=== Excerpted passage ===

You are Beautiful (And Why That’s Hard to Hear after Infidelity)

You

Brave, beautiful, warrior.

I shared with you previously how I was inspired by my daughter's choice of the three silver tiles. I talked about “being brave” and how I was able to resist the urge to be fearful, and chose to be brave. I also shared about the call I answered to rise up and be a warrior, to choose how I would respond to a trigger.

Today, ladies, I want to tell you something that may be hard to hear.
You are beautiful.

If you are here reading this blog you know how difficult it is to feel beautiful after having found out about your husband's infidelity. But, his choices do not define who you are. Nor do they determine if you are beautiful or not.

I was challenged to look at myself through a different lens. And I want to challenge you in the same way.

I will admit, after 5 children in seven years, sure…my body wasn’t what it used to be. But really, was it simply outward appearance that drew my husband’s attention to another woman? I’m not proud of this, but perhaps you can relate — I tracked down this woman on social media. And then I asked myself, “Really? You pursued her over me?” This challenged me to look at the much bigger picture. I paused to consider — what were some of the other issues going on? I was able to see that he was feeling unsatisfied in his career. He felt like there was never enough time in the day to do the things he wanted to do. There were a slew of other things. And now, years later, I have even more things I can add to that list. For your situation — are there issues with addiction - pornography, alcohol, drugs? Is there a history of past abuse: emotional, physical, or sexual? All of these things and more may be at play in the “why” of the affair.

Looking back now, hindsight is 20/20. But then, I was able to at least recognize a couple of issues that were going on - it wasn’t simply about my outward appearance.

It's so easy to feel beautiful at the beginning of our love story, those early days of falling in love and feeling like all is good and right with the world. It's easy to feel beautiful when you're held near and dear to your husband's heart and when you're looked at with adoration.

I want to remind you, as I had to remind myself, that you are beautiful, with or without your husband’s love or affection.

We so often see ourselves through the eyes of man. But there is one greater than a man who looks at me, and you, and says, “You are beautiful. I have created you. You are my chosen one. You are my daughter and I love you.” God in heaven, Creator of the Universe, He Himself looks at me and sees the beauty that is inherent in who He has created me to be.

===

### What to produce
Reproduce word for word the part of the blog post on feeling beautiful after infidelity that starts with "You are Beautiful (And" and ends with "beautiful or not.". The material that comes next has nothing to do with the blog post.

=== Recorded data ===

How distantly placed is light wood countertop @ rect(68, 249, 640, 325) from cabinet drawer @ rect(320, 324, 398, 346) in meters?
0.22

===

### Reply
You are Beautiful (And Why That’s Hard to Hear after Infidelity)

You

Brave, beautiful, warrior.

I shared with you previously how I was inspired by my daughter's choice of the three silver tiles. I talked about “being brave” and how I was able to resist the urge to be fearful, and chose to be brave. I also shared about the call I answered to rise up and be a warrior, to choose how I would respond to a trigger.

Today, ladies, I want to tell you something that may be hard to hear.
You are beautiful.

If you are here reading this blog you know how difficult it is to feel beautiful after having found out about your husband's infidelity. But, his choices do not define who you are. Nor do they determine if you are beautiful or not.